## EXERCISE PROMPT
Rewrite the data from the line containing "Starting with nearest, ending" through the line containing "Answer: dry grass", both included, as a Markdown table with the columns Row and Line. Omit any blank lines and leave out the rest of the data.
══ DATA PROVIDED
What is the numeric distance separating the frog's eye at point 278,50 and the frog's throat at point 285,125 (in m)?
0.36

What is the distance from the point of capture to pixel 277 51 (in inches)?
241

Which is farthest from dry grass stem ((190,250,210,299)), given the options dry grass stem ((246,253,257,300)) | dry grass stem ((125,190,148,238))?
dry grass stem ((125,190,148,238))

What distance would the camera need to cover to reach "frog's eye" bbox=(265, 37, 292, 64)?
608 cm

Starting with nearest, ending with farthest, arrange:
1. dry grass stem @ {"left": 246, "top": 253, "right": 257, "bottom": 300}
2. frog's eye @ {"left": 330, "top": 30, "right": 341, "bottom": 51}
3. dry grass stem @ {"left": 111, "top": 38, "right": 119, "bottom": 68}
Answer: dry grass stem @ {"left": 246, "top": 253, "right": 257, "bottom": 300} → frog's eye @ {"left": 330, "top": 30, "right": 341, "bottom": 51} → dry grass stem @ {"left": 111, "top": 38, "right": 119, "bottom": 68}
════
══ DATA PROVIDED
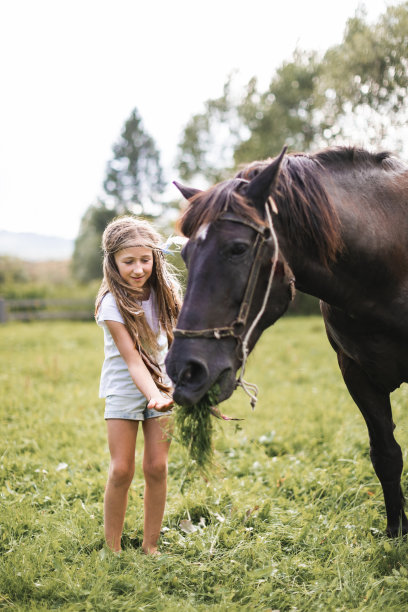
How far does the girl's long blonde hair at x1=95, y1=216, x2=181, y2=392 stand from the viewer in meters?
════
## EXERCISE RESPONSE
| Row | Line |
|---|---|
| 1 | Starting with nearest, ending with farthest, arrange: |
| 2 | 1. dry grass stem @ {"left": 246, "top": 253, "right": 257, "bottom": 300} |
| 3 | 2. frog's eye @ {"left": 330, "top": 30, "right": 341, "bottom": 51} |
| 4 | 3. dry grass stem @ {"left": 111, "top": 38, "right": 119, "bottom": 68} |
| 5 | Answer: dry grass stem @ {"left": 246, "top": 253, "right": 257, "bottom": 300} → frog's eye @ {"left": 330, "top": 30, "right": 341, "bottom": 51} → dry grass stem @ {"left": 111, "top": 38, "right": 119, "bottom": 68} |